Our acceptance is set forth in that blessed Man of a resurrection order. Many believers live too much in the Old Testament. They think of being purged with hyssop so as to be clean, and of their sins being made white as snow, and their transgressions being blotted out as a thick cloud, but they remain on the old ground of men in the flesh. The Christian is on a new footing altogether. The risen Christ is the measure of his acceptance, and of his clearance. It is a blessed thing to see Christ as the Sheaf of first-fruits; it takes us off the ground of good or improved self. By divine grace we are of the order of the heavenly One, and very soon we shall have actually left flesh and blood, and shall be conformed to His image.
Then fifty days (verse 16) after the waving of the sheaf of firstfruits came the feast of Pentecost, when the new meat-offering was waved before Jehovah. The saints of the assembly are the new meat-offering. In the absence of Christ God secures a company on earth to bring out in that company the blessed perfection of Christ. Note that as to the two wave loaves, “with leaven shall they be baken” (verse 17). There was to be no leaven in the meat-offering of Leviticus 2, which represented Christ personally, but in the new meat-offering there was leaven. But mark well, the loaves were “baken”. Baking arrests all the action of leaven. God deals with us so as to arrest the action of the leaven. He brings the fire to bear upon us so that self-judgment is wrought in us, and the leaven does not work. If the flesh is kept under judgment the fruit of the Spirit comes out in the saints; Christ comes out in us for the pleasure of God; we become the new meat-offering.

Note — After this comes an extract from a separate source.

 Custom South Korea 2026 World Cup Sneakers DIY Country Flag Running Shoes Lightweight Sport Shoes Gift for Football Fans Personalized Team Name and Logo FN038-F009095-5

We are in the feast of Pentecost now. At the end of Acts 2 we see the new meat-offering — three thousand people displaying the Spirit of Christ, walking in unselfish love, in [p. 131] unity, and joy, and praise (verses 41 - 46). People think it was wonderful that they should speak with so many tongues, but it was far more wonderful that three thousand persons should be found in unity, and that the Spirit of Christ should characterise them all, so that none said “that aught of the things which he possessed was his own” (Acts 4: 32). That was the new meat-offering, and that pentecostal company is on the earth still, and through grace we are part of it.

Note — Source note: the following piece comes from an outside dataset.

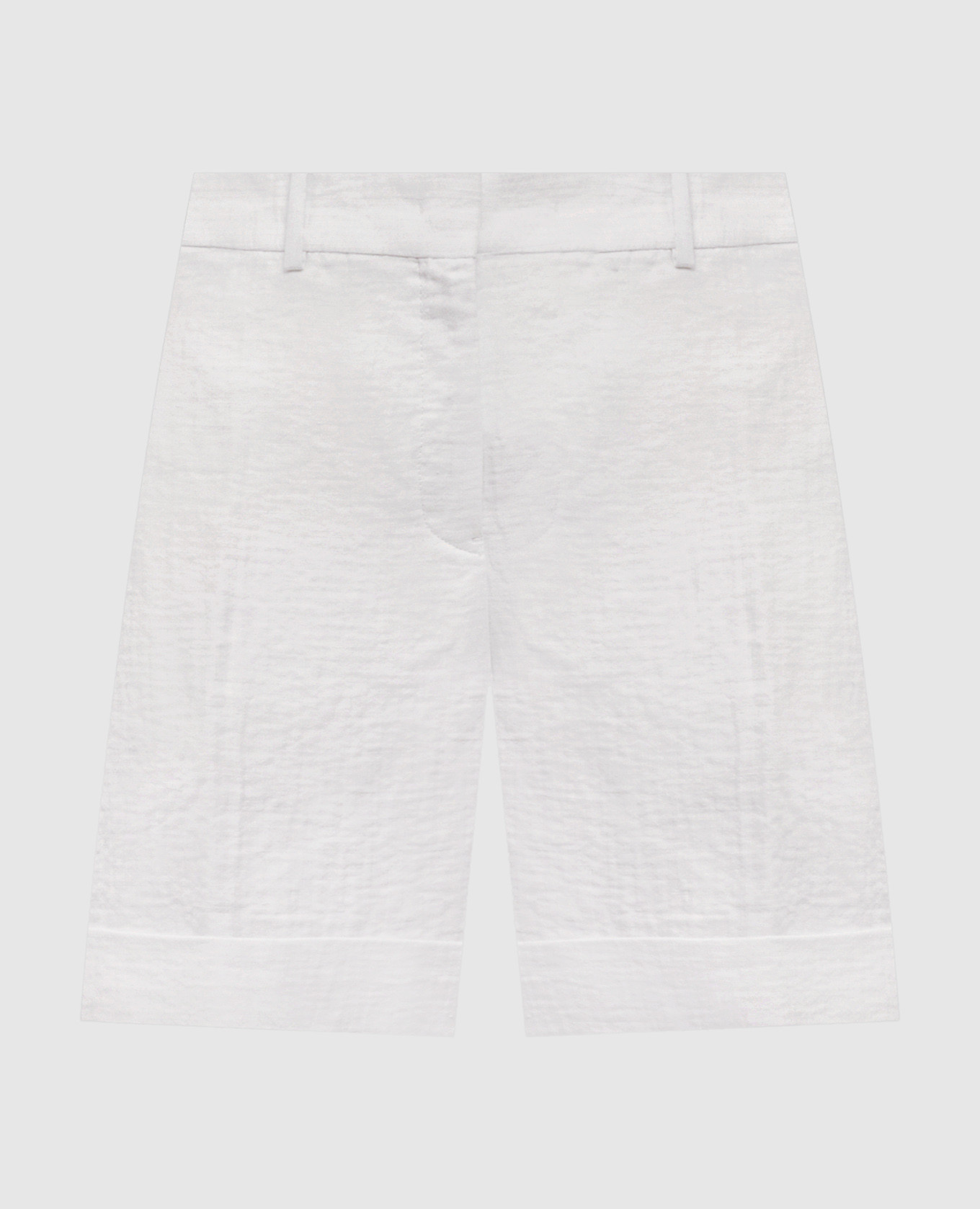 

White linen shorts with lapels Jil Sander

God’s great thought is to bring Christ out in us. We first learn Him as our Passover sacrificed for us. Then we have to keep the feast of unleavened bread; there must be self-judgment. The first epistle to the Corinthians was all to bring them to self-judgment, to keep the feast. Then when they judged themselves the second epistle was written, full of the precious ministry of a risen and exalted Christ. In that second epistle we read, too, of God’s discipline which comes in to help us by the practical setting aside of the flesh. Paul was helped by the “thorn for the flesh” (2 Corinthians 12: 7). If we really desire that Christ should come out in us, God will help us. It is better to have a check put upon the flesh by the discipline of God than to have the best thing the devil could give you in the world. When the apostle was reduced to absolute weakness the power of Christ tabernacled over him. If the flesh is set aside and the power of Christ tabernacles over us, and the Spirit of Christ is in us, the result will be that the life of Jesus will be manifest in our mortal flesh. We shall be found here as the new meat-offering.